Reputation: 135
I'm currently running a quick Machine Learning proof of concept on AWS with SageMaker, and I've come across two libraries: sagemaker
and sagemaker_pyspark
. I would like to work with distributed data. My questions are:
Is using sagemaker
the equivalent of running a training job without taking advantage of the distributed computing capabilities of AWS? I assume it is, if not, why have they implemented sagemaker_pyspark
? Based on this assumption, I do not understand what it would offer regarding using scikit-learn
on a SageMaker notebook (in terms of computing capabilities).
Is it normal for something like model = xgboost_estimator.fit(training_data)
to take 4 minutes to run with sagemaker_pyspark
for a small set of test data? I see that what it does below is to train the model and also create an Endpoint to be able to offer its predictive services, and I assume that this endpoint is deployed on an EC2 instance that is created and started at the moment. Correct me if I'm wrong. I assume this from how the estimator is defined:
from sagemaker import get_execution_role
from sagemaker_pyspark.algorithms import XGBoostSageMakerEstimator
xgboost_estimator = XGBoostSageMakerEstimator (
trainingInstanceType = "ml.m4.xlarge",
trainingInstanceCount = 1,
endpointInstanceType = "ml.m4.xlarge",
endpointInitialInstanceCount = 1,
sagemakerRole = IAMRole(get_execution_role())
)
xgboost_estimator.setNumRound(1)
If so, is there a way to reuse the same endpoint with different training jobs so that I don't have to wait for a new endpoint to be created each time?
Does sagemaker_pyspark
support custom algorithms? Or does it only allow you to use the predefined ones in the library?

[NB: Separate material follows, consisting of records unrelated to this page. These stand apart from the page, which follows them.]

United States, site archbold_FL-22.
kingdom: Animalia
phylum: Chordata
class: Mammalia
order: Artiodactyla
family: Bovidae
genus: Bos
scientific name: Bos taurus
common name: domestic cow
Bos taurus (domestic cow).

Do you know if sagemaker_pyspark
can perform hyperparameter optimization? From what I see, sagemaker
offers the HyperparameterTuner
class, but I can't find anything like it in sagemaker_pyspark
. I suppose it is a more recent library and there is still a lot of functionality to implement.

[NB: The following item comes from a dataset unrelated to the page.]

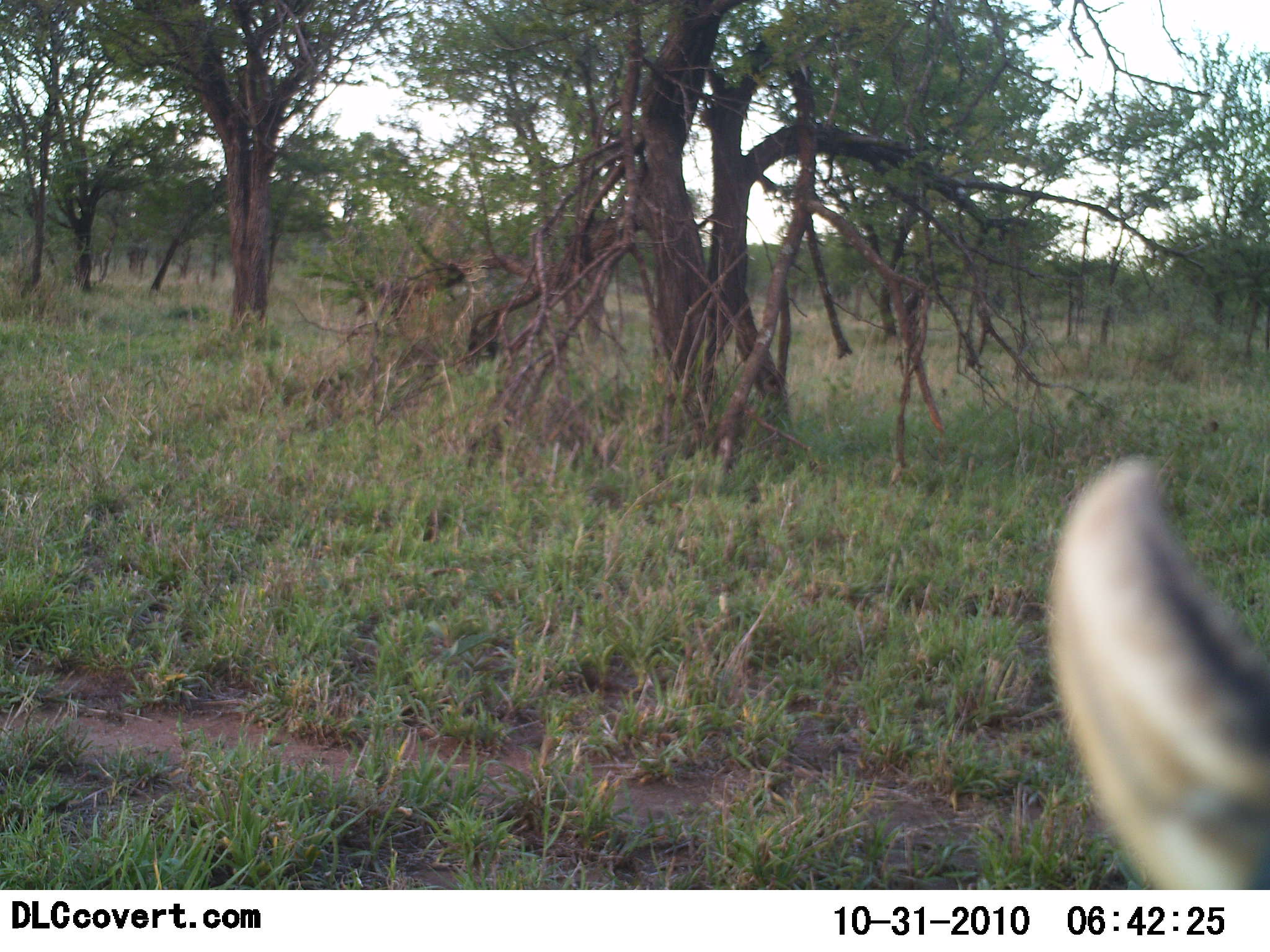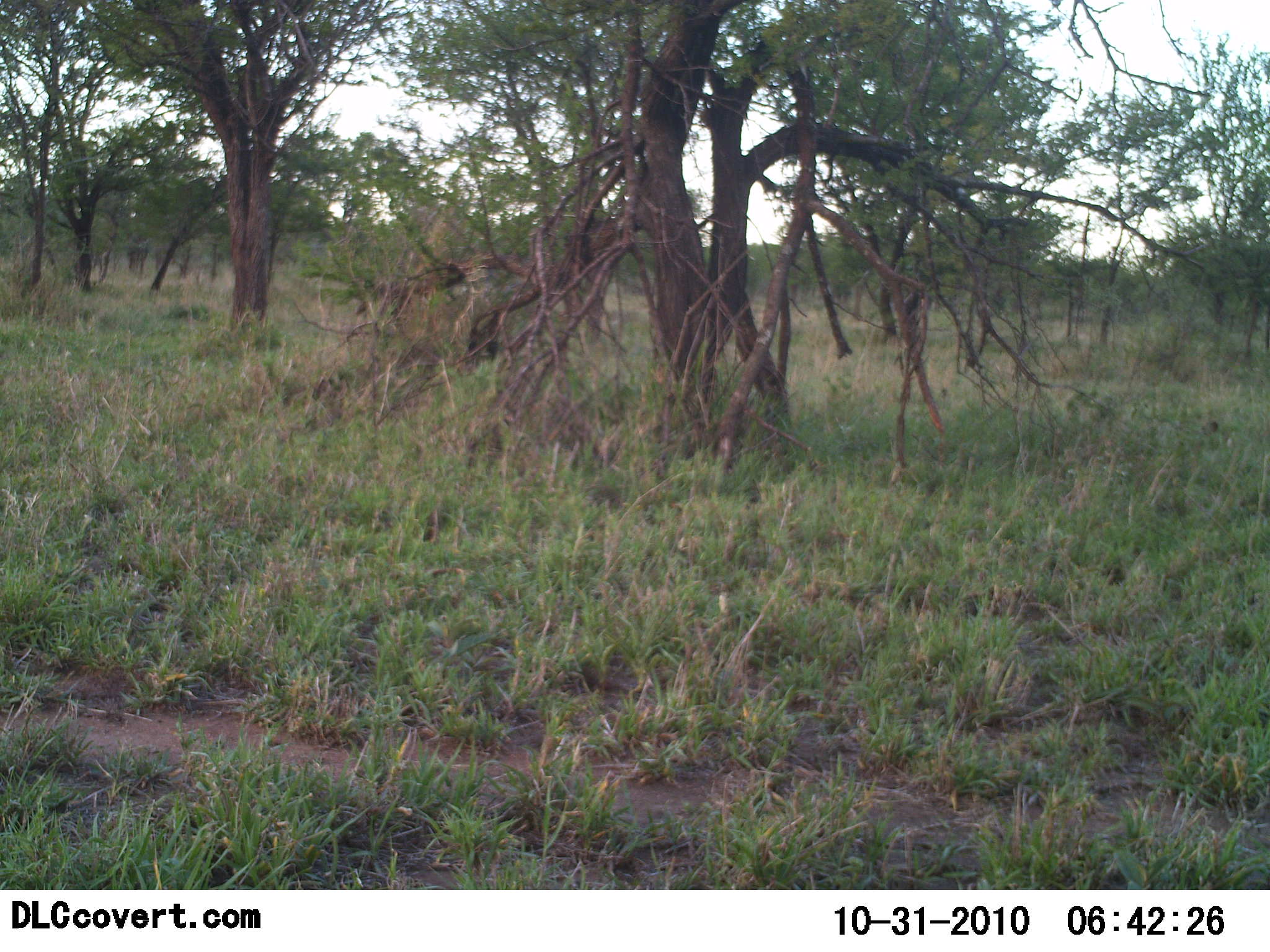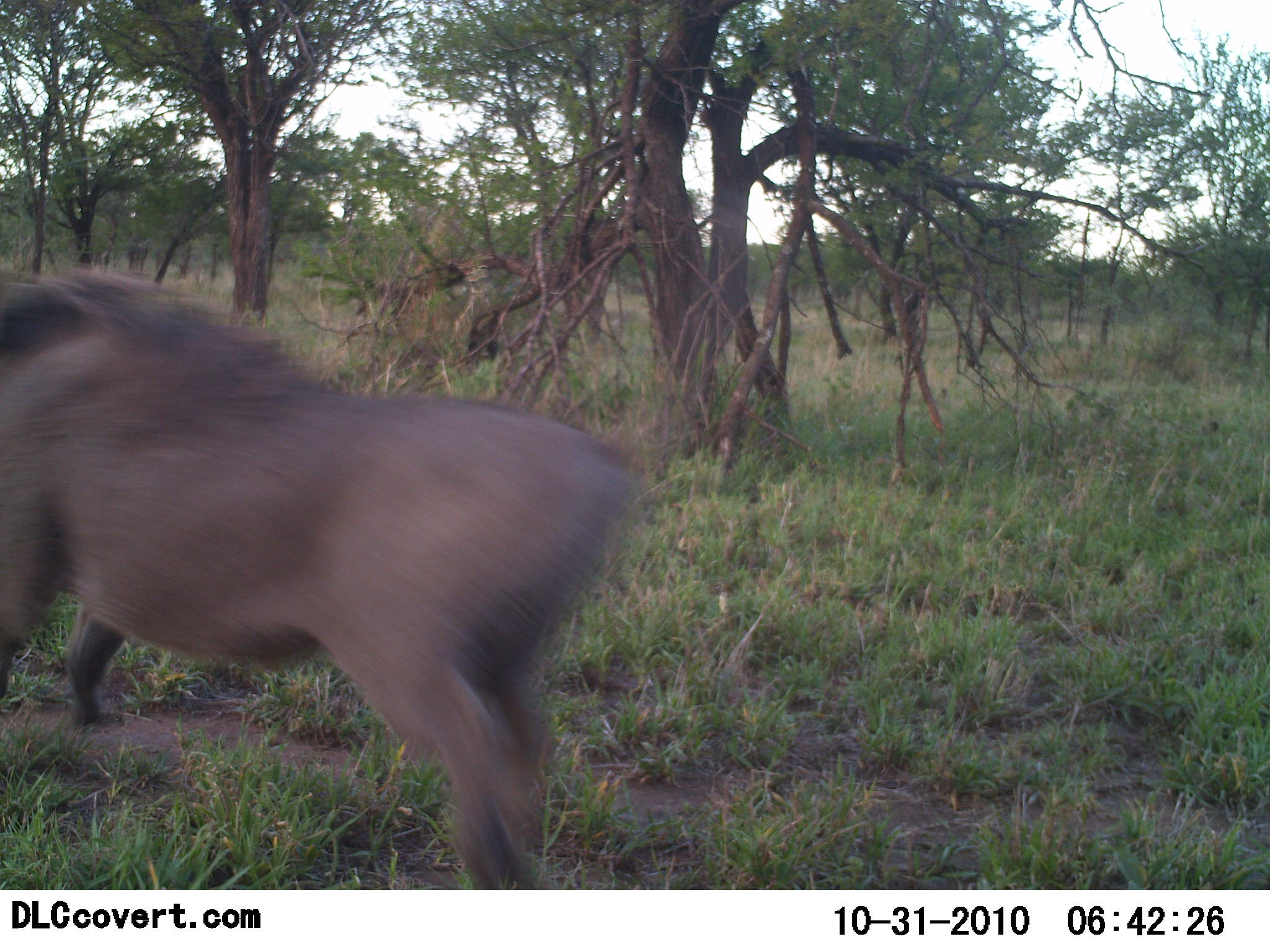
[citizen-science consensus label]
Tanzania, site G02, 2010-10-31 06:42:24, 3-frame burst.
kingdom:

I am a bit confused about the concept of entry_point
and container
/image_name
(both possible input arguments for the Estimator
object from the sagemaker
library): can you deploy models with and without containers? why would you use model containers? Do you always need to define the model externally with the entry_point
script? It is also confusing that the class AlgorithmEstimator
allows the input argument algorithm_arn
; I see there are three different ways of passing a model as input, why? which one is better?
I see the sagemaker
library offers SageMaker Pipelines, which seem to be very handy for deploying properly structured ML workflows. However, I don't think this is available with sagemaker_pyspark
, so in that case, I would rather create my workflows with a combination of Step Functions (to orchestrate the entire thing), Glue processes (for ETL, preprocessing and feature/target engineering) and SageMaker processes using sagemaker_pyspark
.
I also found out that sagemaker
has the sagemaker.sparkml.model.SparkMLModel
object. What is the difference between this and what sagemaker_pyspark
offers?
Upvotes: 1
Views: 975
Reputation: 48246
sagemaker
is the SageMaker Python SDK. It calls SageMaker-related AWS service APIs on your behalf. You don't need to use it, but it can make life easier
- Is using sagemaker the equivalent of running a training job without taking advantage of the distributed computing capabilities of AWS? I assume it is, if not, why have they implemented sagemaker_pyspark?
No. You can run distributed training jobs using sagemaker
(see instance_count
parameter)
sagemaker_pyspark
facilitates calling SageMaker-related AWS service APIs from Spark. Use it if you want to use SageMaker services from Spark
- Is it normal for something like model = xgboost_estimator.fit(training_data) to take 4 minutes to run with sagemaker_pyspark for a small set of test data?
Yes, it takes a few minutes for an EC2 instance to spin-up. Use Local Mode if you want to iterate more quickly locally. Note: Local Mode won't work with SageMaker built-in algorithms, but you can prototype with (non AWS) XGBoost/SciKit-Learn
- Does sagemaker_pyspark support custom algorithms? Or does it only allow you to use the predefined ones in the library?
Yes, but you'd probably want to extend SageMakerEstimator. Here you can provide the trainingImage
URI
- Do you know if sagemaker_pyspark can perform hyperparameter optimization?
It does not appear so. It'd probably be easier just to do this from SageMaker itself though
can you deploy models with and without containers?
You can certainly host your own models any way you want. But if you want to use SageMaker model inference hosting, then containers are required
why would you use model containers?
Do you always need to define the model externally with the entry_point script?
The whole Docker thing makes bundling dependencies easier, and also makes things language/runtime-neutral. SageMaker doesn't care if your algorithm is in Python or Java or Fortran. But it needs to know how to "run" it, so you tell it a working directory and a command to run. This is the entry point
It is also confusing that the class AlgorithmEstimator allows the input argument algorithm_arn; I see there are three different ways of passing a model as input, why? which one is better?
Please clarify which "three" you are referring to
6 is not a question, so no answer required :)
- What is the difference between this and what sagemaker_pyspark offers?
sagemaker_pyspark lets you call SageMaker services from Spark, whereas SparkML Serving lets you use Spark ML services from SageMaker
Upvotes: 1